◆ **TRY IT**: Below this line are records; write out exactly the lines from the one containing "used 2018 Honda" through the one containing "TÃ QUẦN Monnybaby", with the pictures left out.

◆ **INPUT**:
◆ ◆ ◆

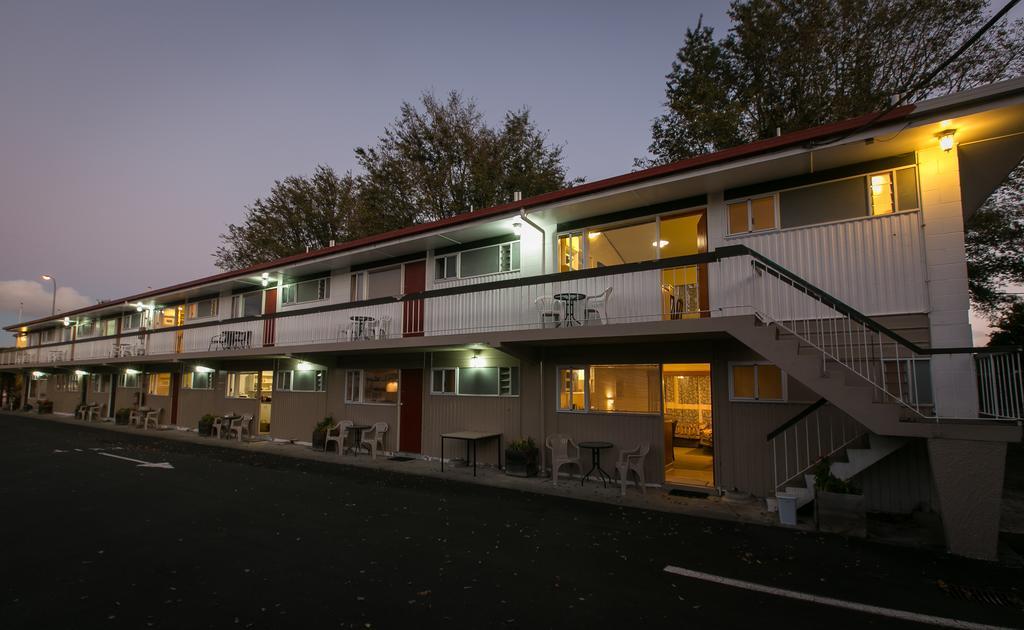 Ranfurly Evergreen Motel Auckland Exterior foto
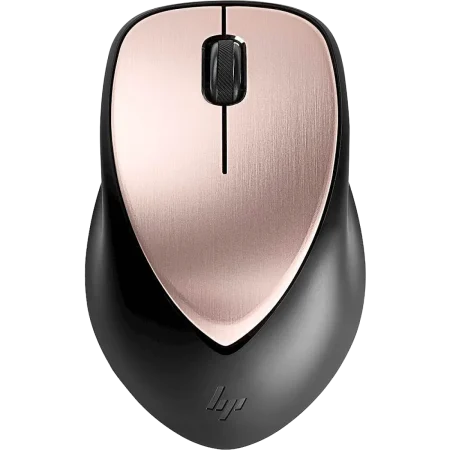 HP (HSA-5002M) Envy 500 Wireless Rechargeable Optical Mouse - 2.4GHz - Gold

◆ ◆ ◆

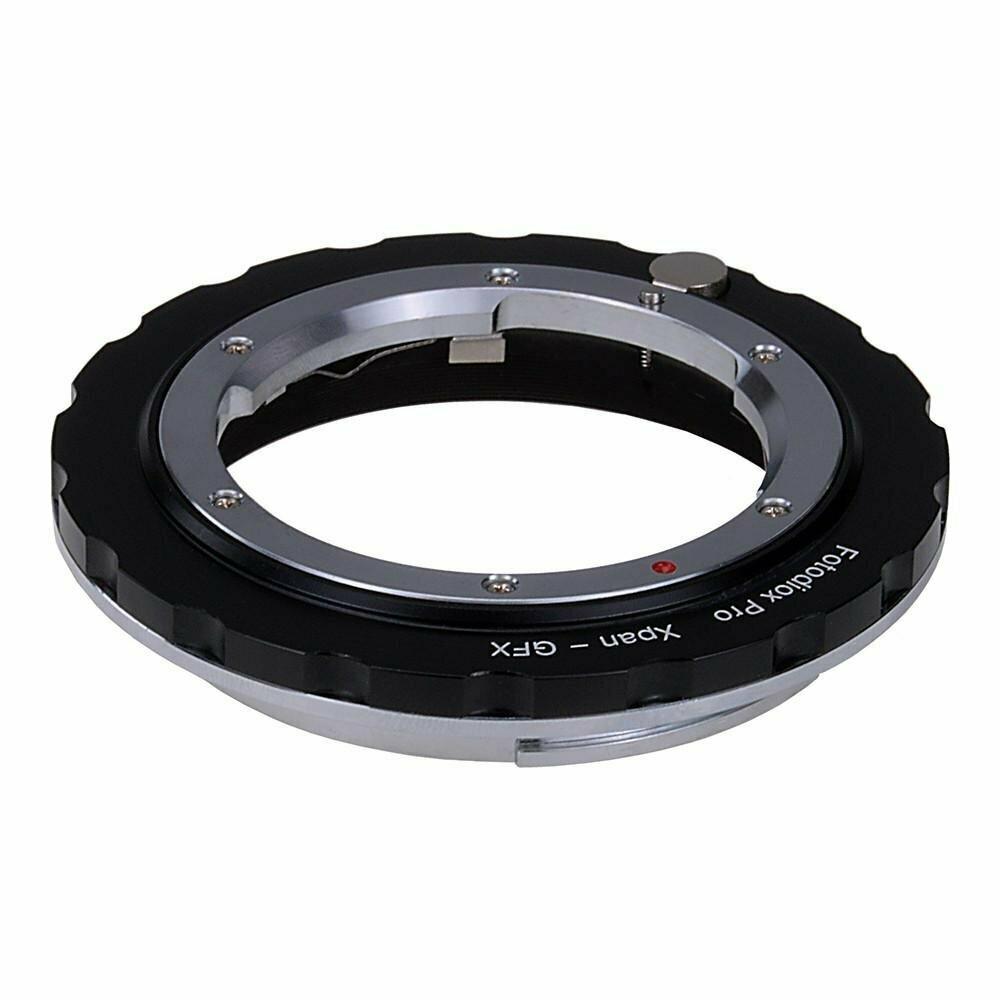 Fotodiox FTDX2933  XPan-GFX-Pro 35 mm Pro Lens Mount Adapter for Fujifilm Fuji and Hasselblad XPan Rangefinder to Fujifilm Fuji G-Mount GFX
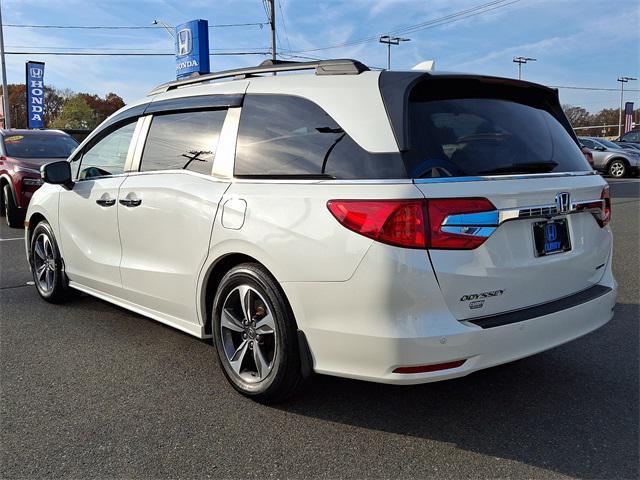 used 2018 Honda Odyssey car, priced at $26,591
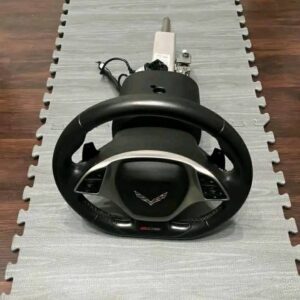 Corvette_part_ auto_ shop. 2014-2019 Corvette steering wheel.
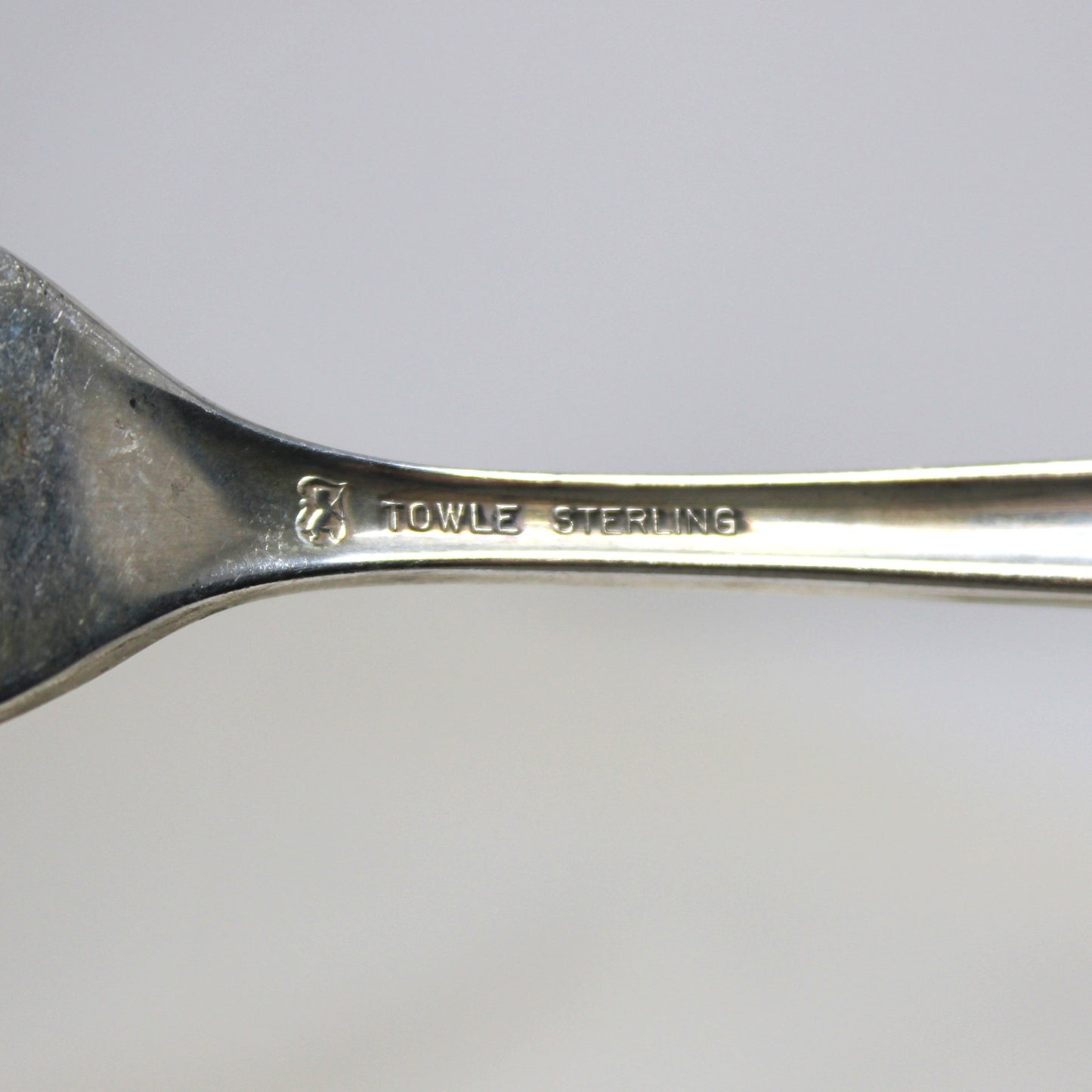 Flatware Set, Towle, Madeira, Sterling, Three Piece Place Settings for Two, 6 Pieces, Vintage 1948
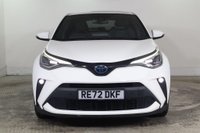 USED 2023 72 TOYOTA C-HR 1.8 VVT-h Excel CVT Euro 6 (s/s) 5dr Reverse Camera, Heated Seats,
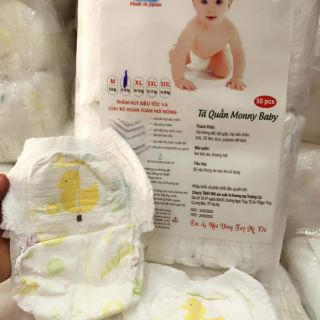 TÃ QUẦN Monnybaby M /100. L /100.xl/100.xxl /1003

◆ ◆ ◆

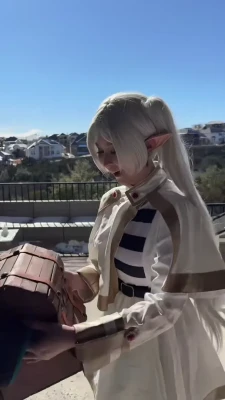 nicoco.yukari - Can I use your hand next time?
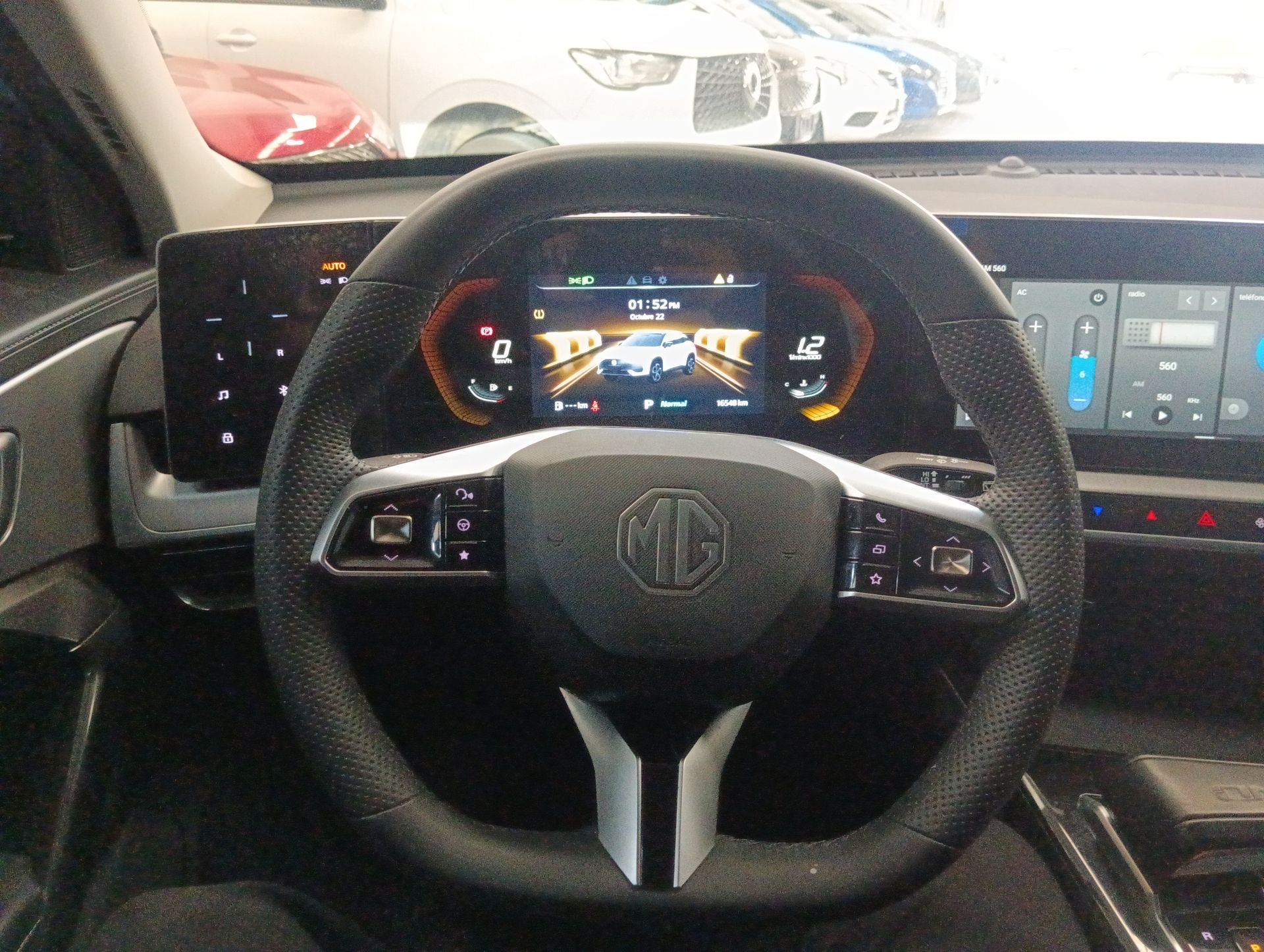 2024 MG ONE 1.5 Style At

◆ ◆ ◆

◆ **ANSWER AREA**:
 used 2018 Honda Odyssey car, priced at $26,591
 Corvette_part_ auto_ shop. 2014-2019 Corvette steering wheel.
 Flatware Set, Towle, Madeira, Sterling, Three Piece Place Settings for Two, 6 Pieces, Vintage 1948
 USED 2023 72 TOYOTA C-HR 1.8 VVT-h Excel CVT Euro 6 (s/s) 5dr Reverse Camera, Heated Seats,
 TÃ QUẦN Monnybaby M /100. L /100.xl/100.xxl /1003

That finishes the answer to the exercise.